The generic SciPy test assumes your samples are normally distributed and have the same variance. That's not a good assumption. What you should do is always set the flag to assume different variances of the two samples. This is the Welch's T-Test. If your variances are the same, the result will be the same as the Student's T-test. So you should always use Welch's T-Test. Use it like this.

scipy.stats.ttest_ind(a, b, axis=0, equal_var=False)

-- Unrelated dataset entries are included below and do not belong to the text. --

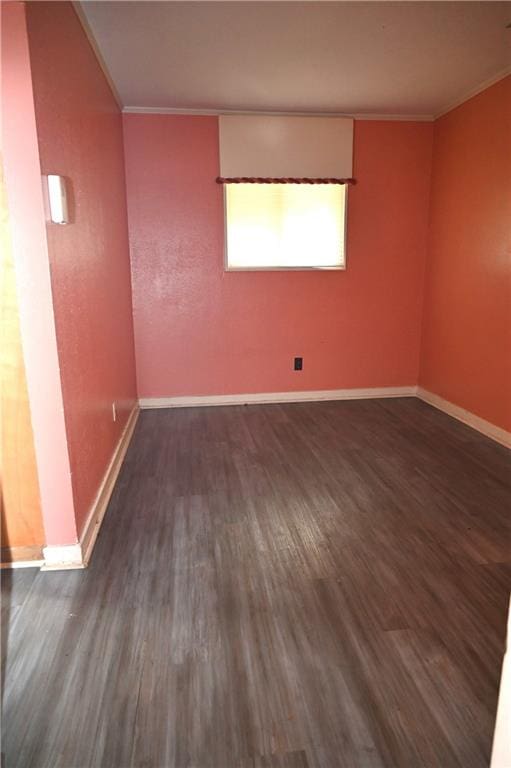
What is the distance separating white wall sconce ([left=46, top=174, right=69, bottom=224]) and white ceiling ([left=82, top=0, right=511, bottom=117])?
3.88 feet

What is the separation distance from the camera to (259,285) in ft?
14.2

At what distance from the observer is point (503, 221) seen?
3385 mm

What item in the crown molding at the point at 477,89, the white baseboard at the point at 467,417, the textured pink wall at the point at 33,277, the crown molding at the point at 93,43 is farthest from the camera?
the white baseboard at the point at 467,417

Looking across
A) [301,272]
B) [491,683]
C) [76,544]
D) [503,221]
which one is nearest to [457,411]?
[503,221]

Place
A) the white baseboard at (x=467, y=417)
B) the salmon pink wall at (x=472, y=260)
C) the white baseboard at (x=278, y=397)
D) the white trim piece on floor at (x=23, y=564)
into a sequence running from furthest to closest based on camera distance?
1. the white baseboard at (x=278, y=397)
2. the white baseboard at (x=467, y=417)
3. the salmon pink wall at (x=472, y=260)
4. the white trim piece on floor at (x=23, y=564)

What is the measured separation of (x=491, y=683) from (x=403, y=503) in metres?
1.17

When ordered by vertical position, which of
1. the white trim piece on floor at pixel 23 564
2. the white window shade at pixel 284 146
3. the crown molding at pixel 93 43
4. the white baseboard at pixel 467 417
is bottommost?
Result: the white trim piece on floor at pixel 23 564

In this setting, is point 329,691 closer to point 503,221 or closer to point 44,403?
point 44,403

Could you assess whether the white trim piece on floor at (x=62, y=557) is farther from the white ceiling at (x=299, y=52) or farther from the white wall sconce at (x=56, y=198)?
the white ceiling at (x=299, y=52)

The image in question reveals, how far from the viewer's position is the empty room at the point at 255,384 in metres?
1.47

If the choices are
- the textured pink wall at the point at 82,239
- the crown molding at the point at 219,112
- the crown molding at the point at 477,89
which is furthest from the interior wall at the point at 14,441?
the crown molding at the point at 477,89

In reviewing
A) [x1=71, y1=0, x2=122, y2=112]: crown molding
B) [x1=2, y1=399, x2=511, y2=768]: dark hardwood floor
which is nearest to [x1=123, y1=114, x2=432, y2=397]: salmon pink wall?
[x1=71, y1=0, x2=122, y2=112]: crown molding

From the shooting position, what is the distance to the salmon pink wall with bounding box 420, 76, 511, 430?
3.39 m

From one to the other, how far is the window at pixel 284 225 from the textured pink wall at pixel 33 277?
8.44 ft
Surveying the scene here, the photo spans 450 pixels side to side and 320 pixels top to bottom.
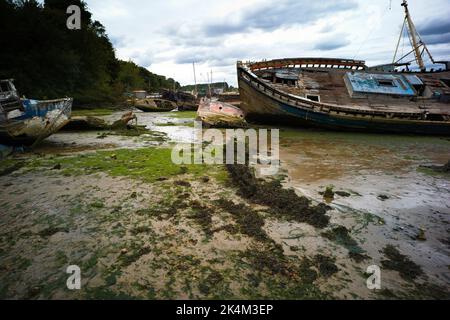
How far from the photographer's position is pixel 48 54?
2759 centimetres

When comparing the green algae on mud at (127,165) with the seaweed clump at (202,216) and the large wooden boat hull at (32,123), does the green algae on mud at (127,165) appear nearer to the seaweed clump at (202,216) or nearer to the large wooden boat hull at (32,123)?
the seaweed clump at (202,216)

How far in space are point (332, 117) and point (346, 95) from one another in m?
2.80

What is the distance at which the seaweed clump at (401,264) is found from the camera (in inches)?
108

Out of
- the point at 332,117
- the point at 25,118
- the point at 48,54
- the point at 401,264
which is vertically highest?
the point at 48,54

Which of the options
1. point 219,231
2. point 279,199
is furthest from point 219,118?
point 219,231

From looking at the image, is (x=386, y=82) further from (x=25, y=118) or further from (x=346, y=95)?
(x=25, y=118)

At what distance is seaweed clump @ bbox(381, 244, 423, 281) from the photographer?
274cm

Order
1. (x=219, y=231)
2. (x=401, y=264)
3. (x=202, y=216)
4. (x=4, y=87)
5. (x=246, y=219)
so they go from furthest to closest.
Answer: (x=4, y=87), (x=202, y=216), (x=246, y=219), (x=219, y=231), (x=401, y=264)

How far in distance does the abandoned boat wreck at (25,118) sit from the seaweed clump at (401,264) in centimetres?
1009

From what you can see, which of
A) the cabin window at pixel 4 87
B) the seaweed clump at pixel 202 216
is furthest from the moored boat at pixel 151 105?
the seaweed clump at pixel 202 216

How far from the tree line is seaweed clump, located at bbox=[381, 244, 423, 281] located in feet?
83.5

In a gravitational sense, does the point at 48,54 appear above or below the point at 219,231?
above

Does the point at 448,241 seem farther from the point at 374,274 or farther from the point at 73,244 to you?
the point at 73,244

Note that if your distribution is non-normal, some resources online say Welch's t-test is robust, other says it requires a normal distribution. So you'll have to do your own research into whether this is an appropriate t-test.

Pairwise T-Test

Unfortunately, the story isn't over. Fortunately, this third and final approach will generally deliver better p-values (and for valid reasons). When comparing the difference between your control and experimental neural network, you also have additional information. The 100 control and 100 test datapoints are paired up. So it is too aggressive to run the Welch's test, which assumes the two sets are randomly drawn samples. Suppose the test accuracy is exactly 0.1% more accurate than the control accuracy, for 100 samples. That's clearly pretty good! But what if the accuracies range between 10% and 90%. If you don't tell SciPy that the 200 samples are really 100 pairs of control/test, it won't factor that information in, and assume your 0.1% is merely noise.

What the pairwise T-Test does is to analyze the difference between pairs, specifically the variance, rather than the variance of the samples directly. Use it like this:

scipy.stats.ttest_rel(a, b, axis=0)

Conclusion

You are now ready to report statistically significant results in a rigorous way that academic journals will want to see. Happy Experimenting!